**WORK ORDER:**
Write the data below out again, with each line matching the original.

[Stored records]
------------------------------------------------------------------------
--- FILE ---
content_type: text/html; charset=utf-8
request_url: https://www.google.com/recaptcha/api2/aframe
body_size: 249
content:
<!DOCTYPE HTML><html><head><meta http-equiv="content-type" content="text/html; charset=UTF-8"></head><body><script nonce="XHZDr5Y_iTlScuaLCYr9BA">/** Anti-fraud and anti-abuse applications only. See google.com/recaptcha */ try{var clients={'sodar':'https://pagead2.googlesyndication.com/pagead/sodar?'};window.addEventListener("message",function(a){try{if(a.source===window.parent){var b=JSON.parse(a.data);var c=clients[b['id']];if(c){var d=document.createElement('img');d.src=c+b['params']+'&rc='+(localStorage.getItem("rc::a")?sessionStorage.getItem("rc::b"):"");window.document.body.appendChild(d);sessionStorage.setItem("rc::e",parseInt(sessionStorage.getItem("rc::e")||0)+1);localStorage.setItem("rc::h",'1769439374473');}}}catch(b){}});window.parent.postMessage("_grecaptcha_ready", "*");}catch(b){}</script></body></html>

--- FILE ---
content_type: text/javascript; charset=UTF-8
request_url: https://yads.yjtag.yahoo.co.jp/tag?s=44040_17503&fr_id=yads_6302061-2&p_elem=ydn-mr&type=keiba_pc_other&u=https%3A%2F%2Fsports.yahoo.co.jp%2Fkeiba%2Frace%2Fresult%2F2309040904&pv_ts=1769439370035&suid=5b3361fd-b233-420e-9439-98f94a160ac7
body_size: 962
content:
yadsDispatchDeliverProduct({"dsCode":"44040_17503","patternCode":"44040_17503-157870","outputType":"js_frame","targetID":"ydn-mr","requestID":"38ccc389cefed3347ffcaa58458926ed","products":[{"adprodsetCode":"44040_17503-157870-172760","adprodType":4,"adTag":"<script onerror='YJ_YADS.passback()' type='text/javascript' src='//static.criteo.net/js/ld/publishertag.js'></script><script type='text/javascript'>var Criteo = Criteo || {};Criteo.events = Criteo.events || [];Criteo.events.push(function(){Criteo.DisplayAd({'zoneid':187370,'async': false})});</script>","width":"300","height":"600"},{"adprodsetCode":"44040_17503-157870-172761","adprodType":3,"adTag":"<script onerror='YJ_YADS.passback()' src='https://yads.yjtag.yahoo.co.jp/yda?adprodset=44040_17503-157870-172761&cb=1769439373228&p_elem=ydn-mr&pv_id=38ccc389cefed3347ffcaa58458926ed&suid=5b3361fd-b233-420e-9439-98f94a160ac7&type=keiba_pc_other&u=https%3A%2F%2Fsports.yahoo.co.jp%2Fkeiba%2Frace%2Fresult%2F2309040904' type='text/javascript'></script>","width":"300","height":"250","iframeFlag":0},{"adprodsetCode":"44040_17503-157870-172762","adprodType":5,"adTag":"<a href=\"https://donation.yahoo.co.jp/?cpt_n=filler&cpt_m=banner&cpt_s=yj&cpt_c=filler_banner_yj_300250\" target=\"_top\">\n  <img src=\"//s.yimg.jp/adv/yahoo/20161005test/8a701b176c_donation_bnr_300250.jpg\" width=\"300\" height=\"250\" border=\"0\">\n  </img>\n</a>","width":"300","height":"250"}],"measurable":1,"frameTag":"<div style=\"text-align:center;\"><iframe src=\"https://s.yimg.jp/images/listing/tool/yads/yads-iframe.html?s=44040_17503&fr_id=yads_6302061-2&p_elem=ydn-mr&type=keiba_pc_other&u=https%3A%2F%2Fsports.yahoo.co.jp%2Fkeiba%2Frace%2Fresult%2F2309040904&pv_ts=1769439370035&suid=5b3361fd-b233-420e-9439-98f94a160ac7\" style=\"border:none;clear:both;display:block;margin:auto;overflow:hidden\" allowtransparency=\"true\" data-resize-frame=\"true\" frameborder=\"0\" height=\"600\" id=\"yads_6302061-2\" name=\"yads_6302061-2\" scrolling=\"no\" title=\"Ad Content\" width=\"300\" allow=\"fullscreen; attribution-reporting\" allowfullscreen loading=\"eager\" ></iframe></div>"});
------------------------------------------------------------------------
**SOLUTION BELOW:**
--- FILE ---
content_type: text/html; charset=utf-8
request_url: https://www.google.com/recaptcha/api2/aframe
body_size: 249
content:
<!DOCTYPE HTML><html><head><meta http-equiv="content-type" content="text/html; charset=UTF-8"></head><body><script nonce="XHZDr5Y_iTlScuaLCYr9BA">/** Anti-fraud and anti-abuse applications only. See google.com/recaptcha */ try{var clients={'sodar':'https://pagead2.googlesyndication.com/pagead/sodar?'};window.addEventListener("message",function(a){try{if(a.source===window.parent){var b=JSON.parse(a.data);var c=clients[b['id']];if(c){var d=document.createElement('img');d.src=c+b['params']+'&rc='+(localStorage.getItem("rc::a")?sessionStorage.getItem("rc::b"):"");window.document.body.appendChild(d);sessionStorage.setItem("rc::e",parseInt(sessionStorage.getItem("rc::e")||0)+1);localStorage.setItem("rc::h",'1769439374473');}}}catch(b){}});window.parent.postMessage("_grecaptcha_ready", "*");}catch(b){}</script></body></html>

--- FILE ---
content_type: text/javascript; charset=UTF-8
request_url: https://yads.yjtag.yahoo.co.jp/tag?s=44040_17503&fr_id=yads_6302061-2&p_elem=ydn-mr&type=keiba_pc_other&u=https%3A%2F%2Fsports.yahoo.co.jp%2Fkeiba%2Frace%2Fresult%2F2309040904&pv_ts=1769439370035&suid=5b3361fd-b233-420e-9439-98f94a160ac7
body_size: 962
content:
yadsDispatchDeliverProduct({"dsCode":"44040_17503","patternCode":"44040_17503-157870","outputType":"js_frame","targetID":"ydn-mr","requestID":"38ccc389cefed3347ffcaa58458926ed","products":[{"adprodsetCode":"44040_17503-157870-172760","adprodType":4,"adTag":"<script onerror='YJ_YADS.passback()' type='text/javascript' src='//static.criteo.net/js/ld/publishertag.js'></script><script type='text/javascript'>var Criteo = Criteo || {};Criteo.events = Criteo.events || [];Criteo.events.push(function(){Criteo.DisplayAd({'zoneid':187370,'async': false})});</script>","width":"300","height":"600"},{"adprodsetCode":"44040_17503-157870-172761","adprodType":3,"adTag":"<script onerror='YJ_YADS.passback()' src='https://yads.yjtag.yahoo.co.jp/yda?adprodset=44040_17503-157870-172761&cb=1769439373228&p_elem=ydn-mr&pv_id=38ccc389cefed3347ffcaa58458926ed&suid=5b3361fd-b233-420e-9439-98f94a160ac7&type=keiba_pc_other&u=https%3A%2F%2Fsports.yahoo.co.jp%2Fkeiba%2Frace%2Fresult%2F2309040904' type='text/javascript'></script>","width":"300","height":"250","iframeFlag":0},{"adprodsetCode":"44040_17503-157870-172762","adprodType":5,"adTag":"<a href=\"https://donation.yahoo.co.jp/?cpt_n=filler&cpt_m=banner&cpt_s=yj&cpt_c=filler_banner_yj_300250\" target=\"_top\">\n  <img src=\"//s.yimg.jp/adv/yahoo/20161005test/8a701b176c_donation_bnr_300250.jpg\" width=\"300\" height=\"250\" border=\"0\">\n  </img>\n</a>","width":"300","height":"250"}],"measurable":1,"frameTag":"<div style=\"text-align:center;\"><iframe src=\"https://s.yimg.jp/images/listing/tool/yads/yads-iframe.html?s=44040_17503&fr_id=yads_6302061-2&p_elem=ydn-mr&type=keiba_pc_other&u=https%3A%2F%2Fsports.yahoo.co.jp%2Fkeiba%2Frace%2Fresult%2F2309040904&pv_ts=1769439370035&suid=5b3361fd-b233-420e-9439-98f94a160ac7\" style=\"border:none;clear:both;display:block;margin:auto;overflow:hidden\" allowtransparency=\"true\" data-resize-frame=\"true\" frameborder=\"0\" height=\"600\" id=\"yads_6302061-2\" name=\"yads_6302061-2\" scrolling=\"no\" title=\"Ad Content\" width=\"300\" allow=\"fullscreen; attribution-reporting\" allowfullscreen loading=\"eager\" ></iframe></div>"});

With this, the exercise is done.